Data records:
-----
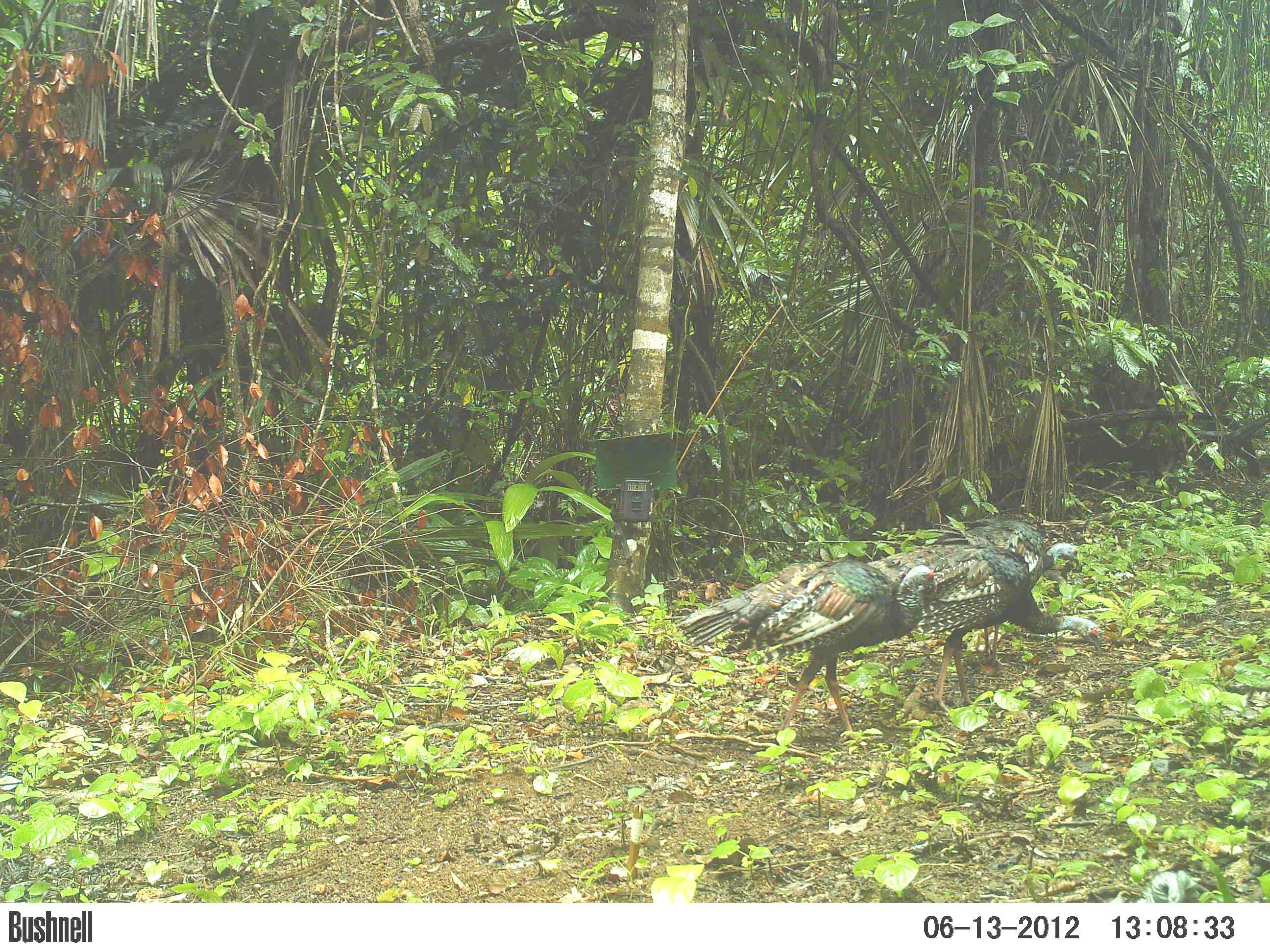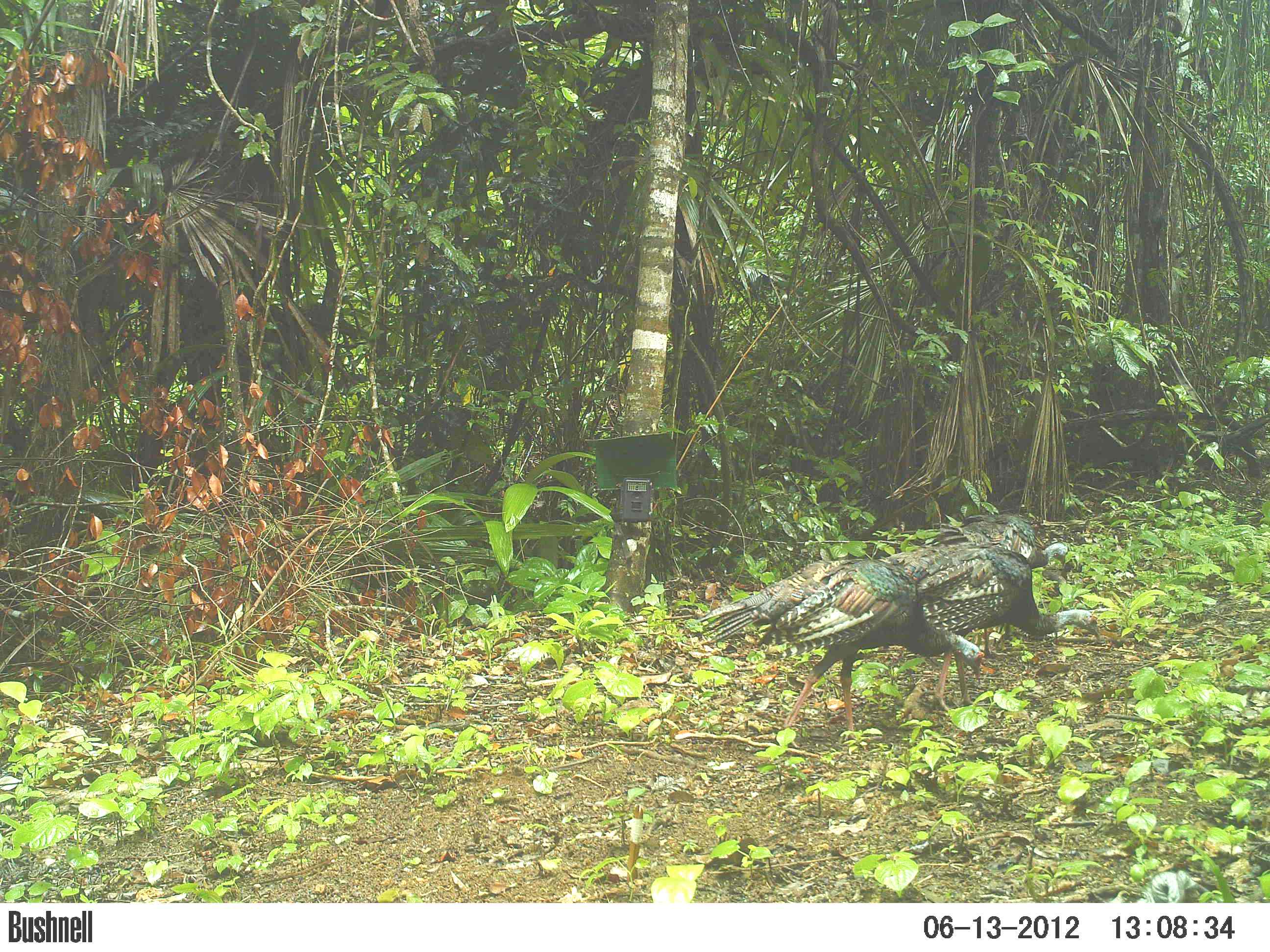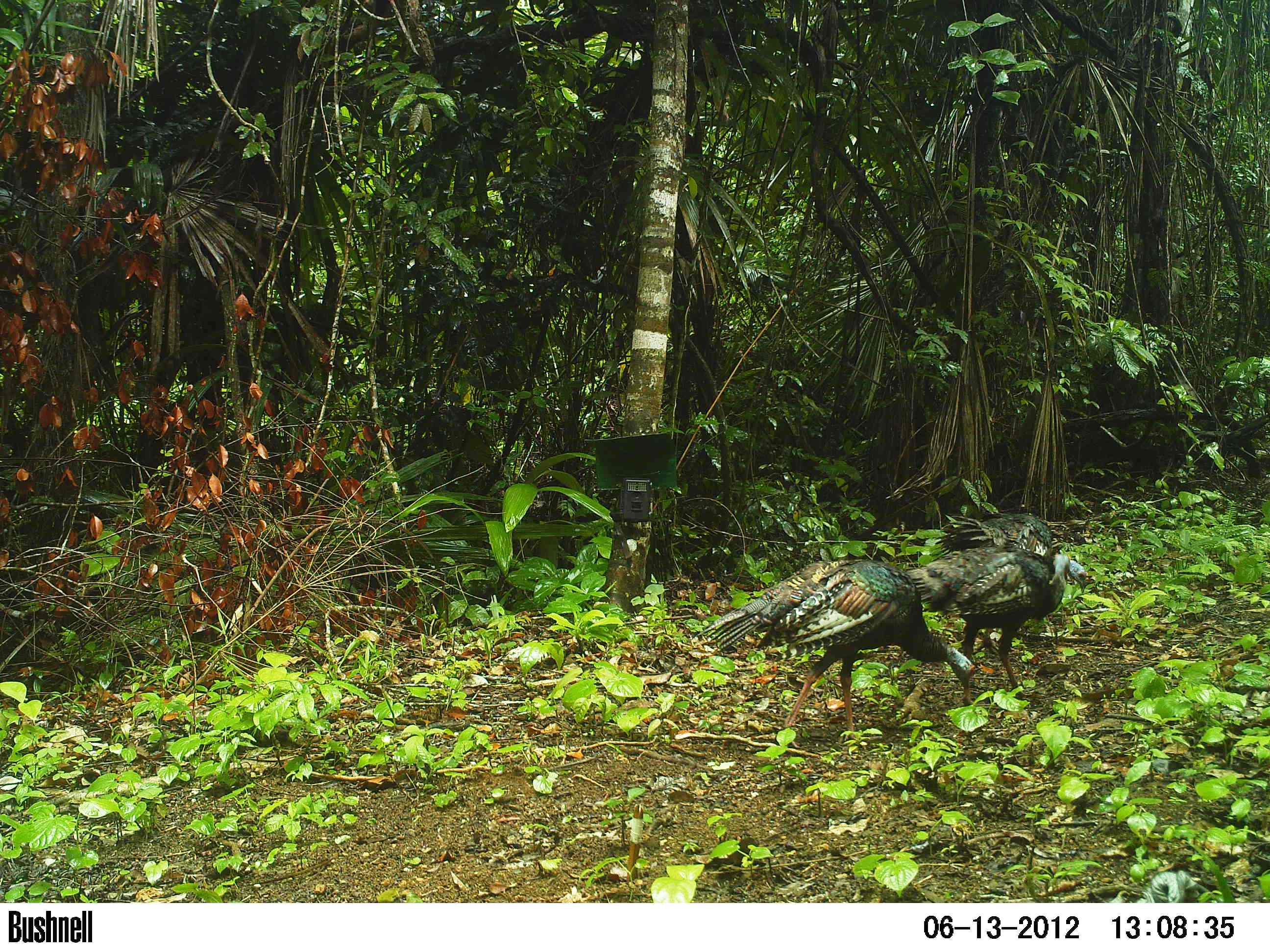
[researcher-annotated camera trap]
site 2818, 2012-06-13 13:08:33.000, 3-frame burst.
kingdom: Animalia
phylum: Chordata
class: Aves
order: Galliformes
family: Phasianidae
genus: Meleagris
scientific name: Meleagris ocellata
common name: ocellated turkey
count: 4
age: adult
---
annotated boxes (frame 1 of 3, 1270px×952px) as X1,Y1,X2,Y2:
meleagris ocellata: 678,559,937,749; 863,544,1102,716; 916,513,1079,667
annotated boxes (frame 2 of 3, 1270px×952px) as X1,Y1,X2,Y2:
meleagris ocellata: 695,558,986,749; 877,545,1102,713; 922,512,1068,655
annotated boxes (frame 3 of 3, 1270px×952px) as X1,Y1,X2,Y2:
meleagris ocellata: 697,556,976,749; 899,544,1070,705; 934,511,1093,654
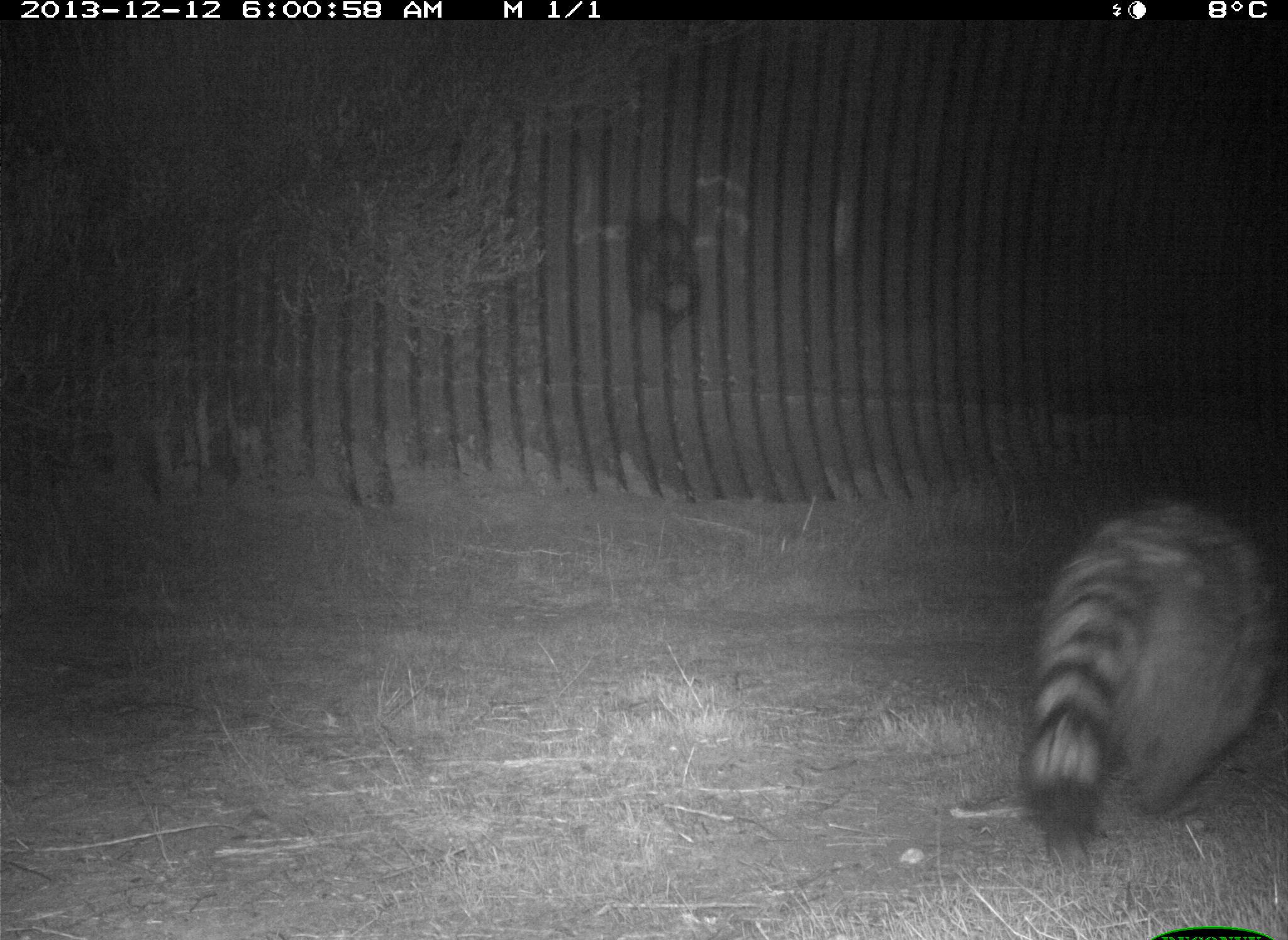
-----
_Problem_: Your copy should match the entries above exactly and contain no pictures.

_Exercise response_:
[researcher-annotated camera trap]
site 2818, 2012-06-13 13:08:33.000, 3-frame burst.
kingdom: Animalia
phylum: Chordata
class: Aves
order: Galliformes
family: Phasianidae
genus: Meleagris
scientific name: Meleagris ocellata
common name: ocellated turkey
count: 4
age: adult
---
annotated boxes (frame 1 of 3, 1270px×952px) as X1,Y1,X2,Y2:
meleagris ocellata: 678,559,937,749; 863,544,1102,716; 916,513,1079,667
annotated boxes (frame 2 of 3, 1270px×952px) as X1,Y1,X2,Y2:
meleagris ocellata: 695,558,986,749; 877,545,1102,713; 922,512,1068,655
annotated boxes (frame 3 of 3, 1270px×952px) as X1,Y1,X2,Y2:
meleagris ocellata: 697,556,976,749; 899,544,1070,705; 934,511,1093,654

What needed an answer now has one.